Material shown section start

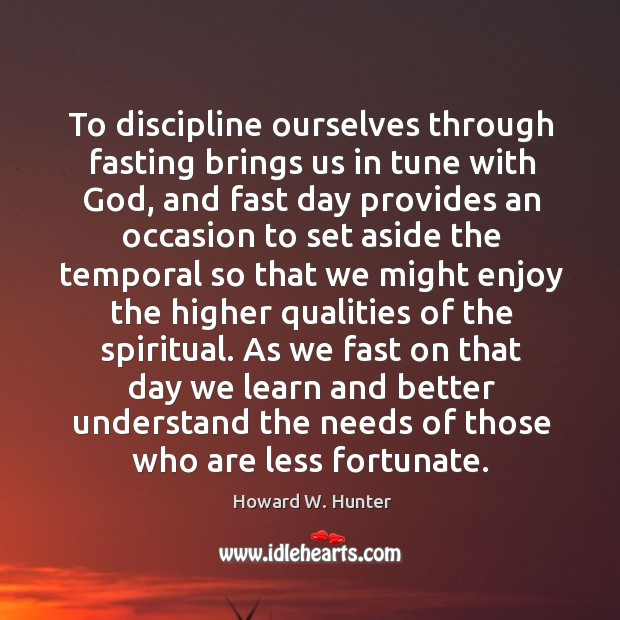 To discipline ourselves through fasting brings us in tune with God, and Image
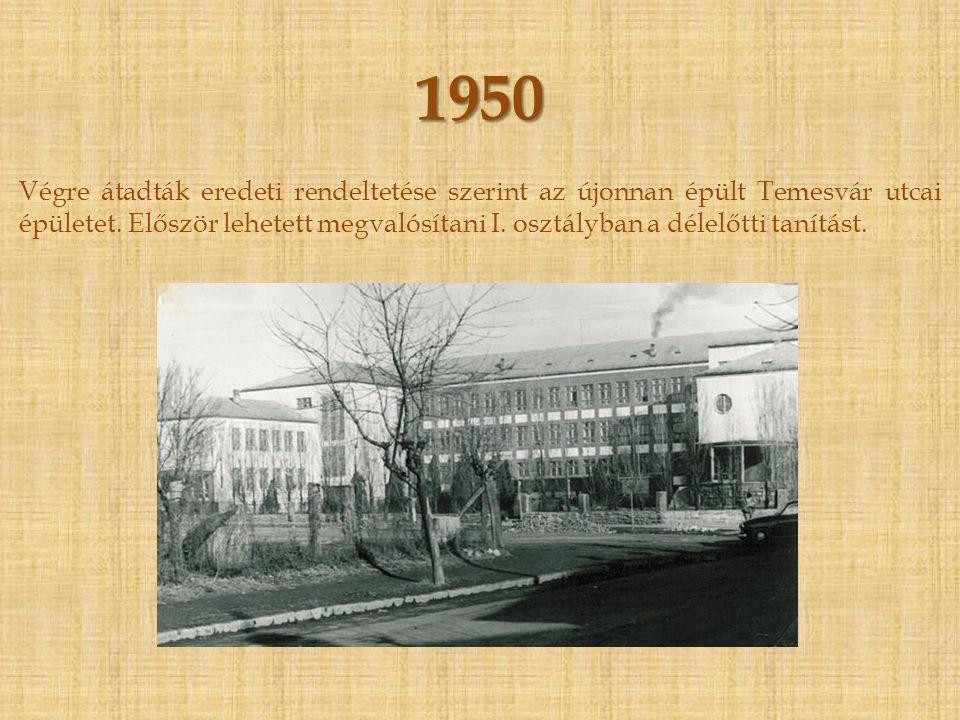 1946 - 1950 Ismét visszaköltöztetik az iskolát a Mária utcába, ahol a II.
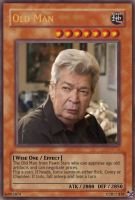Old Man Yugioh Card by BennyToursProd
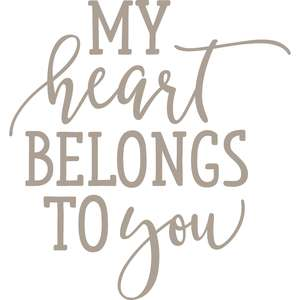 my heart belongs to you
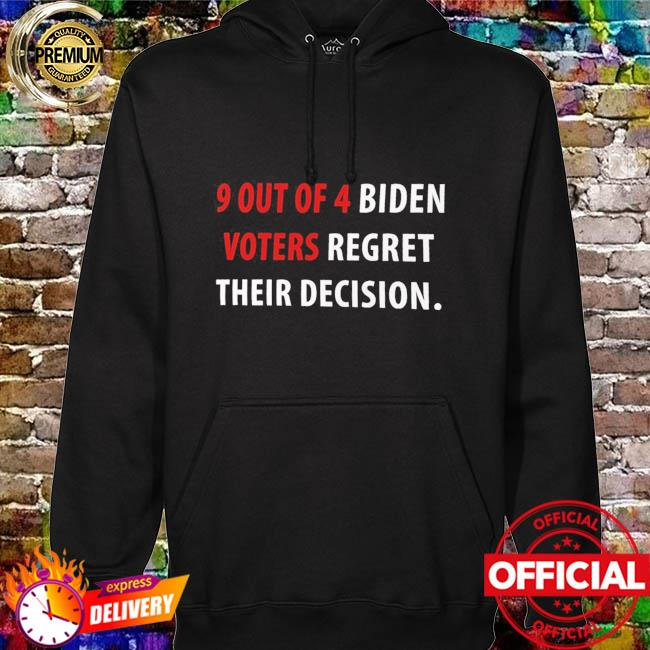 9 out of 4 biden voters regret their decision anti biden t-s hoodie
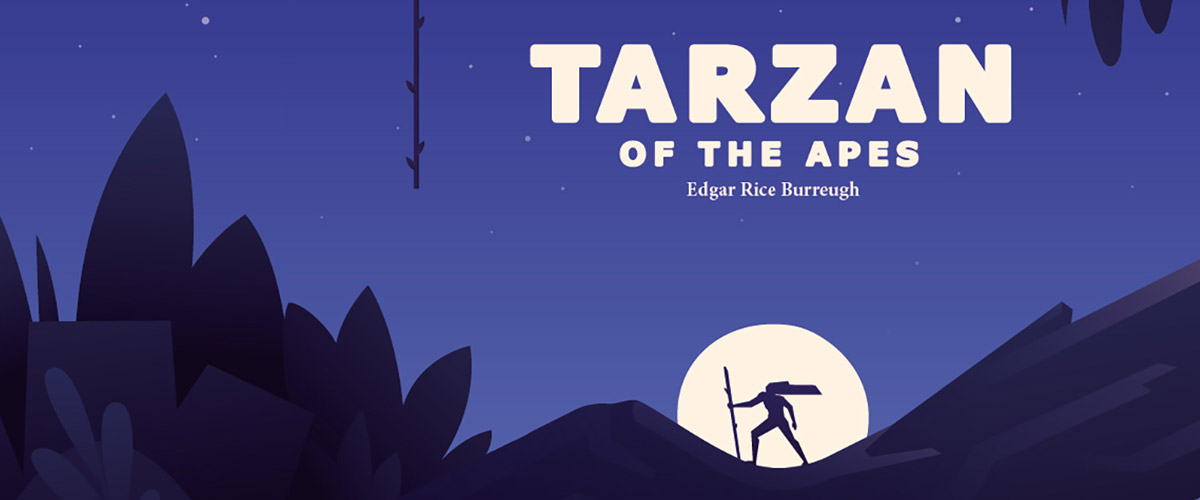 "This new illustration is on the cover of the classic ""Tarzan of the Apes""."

Material shown section end
Material shown section start

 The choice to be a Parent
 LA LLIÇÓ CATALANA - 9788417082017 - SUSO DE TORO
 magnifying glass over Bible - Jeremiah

Material shown section end
Material shown section start

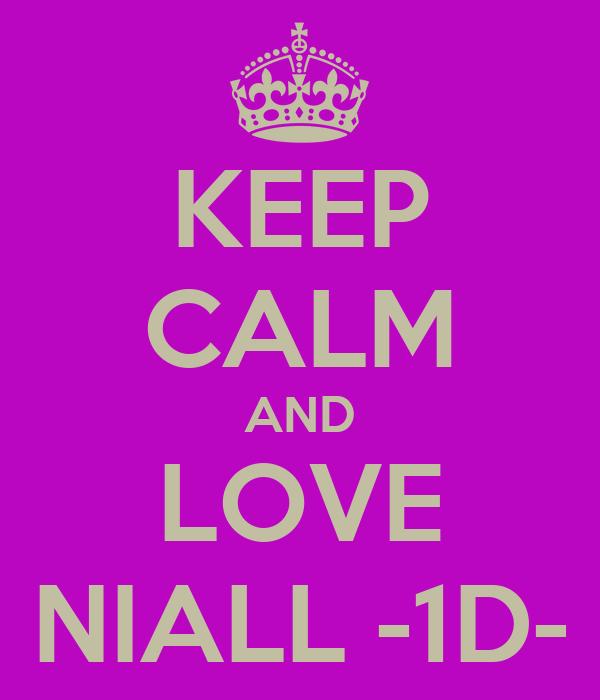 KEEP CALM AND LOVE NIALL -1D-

Material shown section end

What needs to be done: Pictures excluded, transcribe the listing above exactly from the line with "To discipline ourselves" through the line with "new illustration is", and no further.

Solved problem:
 To discipline ourselves through fasting brings us in tune with God, and Image
 1946 - 1950 Ismét visszaköltöztetik az iskolát a Mária utcába, ahol a II.
Old Man Yugioh Card by BennyToursProd
 my heart belongs to you
 9 out of 4 biden voters regret their decision anti biden t-s hoodie
 "This new illustration is on the cover of the classic ""Tarzan of the Apes""."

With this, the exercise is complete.